Legendary percussionist Giovanni Hidalgo was born in Puerto Rico in 1963 and grew up in home filled with the drums, bongos, congas and timbales used by his father and grandfather, both musicians themselves.

Hidalgo began playing on a homemade conga crafted by his father from a wooden barrel, when he was just eight years old. He also practiced on other percussion instruments, applying his great talent to become one of the top Latin percussionists in the world today. The sounds other drummers create with sticks, Hidalgo creates with his hands. His lightning-fast precision is particularly admired by others

Hidalgo first became popular outside his native Puerto Rico in the early 1980’s. In 1981 he went to Cuba to work with Batacumbele. There he met Changuito and Hidalgo’s career took a different turn. The two artists were perfectly attuned to each other and this was evident in Batacumbele’s debut album. That effort, featuring Hidalgo’s incredible hand drumming technique, gave him instant prominence among musicians around the world.

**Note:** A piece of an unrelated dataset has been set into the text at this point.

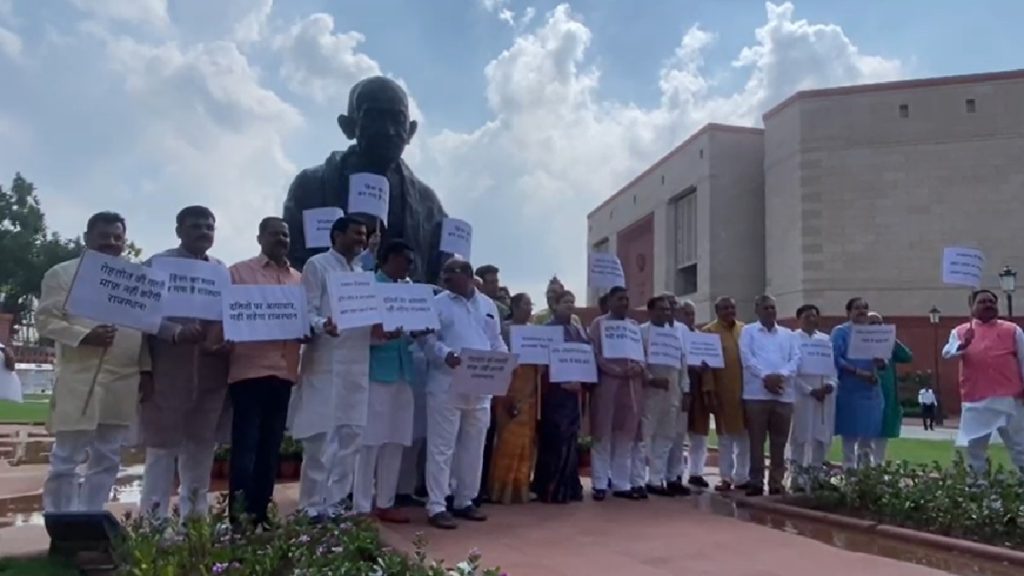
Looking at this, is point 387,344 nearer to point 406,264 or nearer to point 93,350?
point 406,264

As much as Hidalgo drew inspiration from the Cuban musicians he performed with, they too took something away from the experience. Many tried to replicate Hidalgo’s technique, and incorporated it into their style of music called Songo. This effect was mirrored in Puerto Rico as the Cuban style music was a smashing success.

But the rapport and life-long friendship with Changuito was a precursor to a similar relationship that Hidalgo forged with American jazz legend Dizzy Gillespie, just a few years later. Hidalgo met Gillespie while performing with Eddie Palmieri in New York. Gillespie liked what he heard from Hidalgo and suggested a future collaboration. The future came in 1988 when Gillespie recruited Hidalgo to play with him in the United Nations Jazz Orchestra.

In 1992 Hidalgo accepted a teaching position at Berklee College of Music in Boston. He remained there for four years of which Hidalgo said, “I was teaching and learning at the same time,” he says. “I put together all types of rhythms—Puerto Rican, Cuban, Dominican, reggae, African, and jazz”, with songs like Bahia San Juan from his Villa Hidalgo album.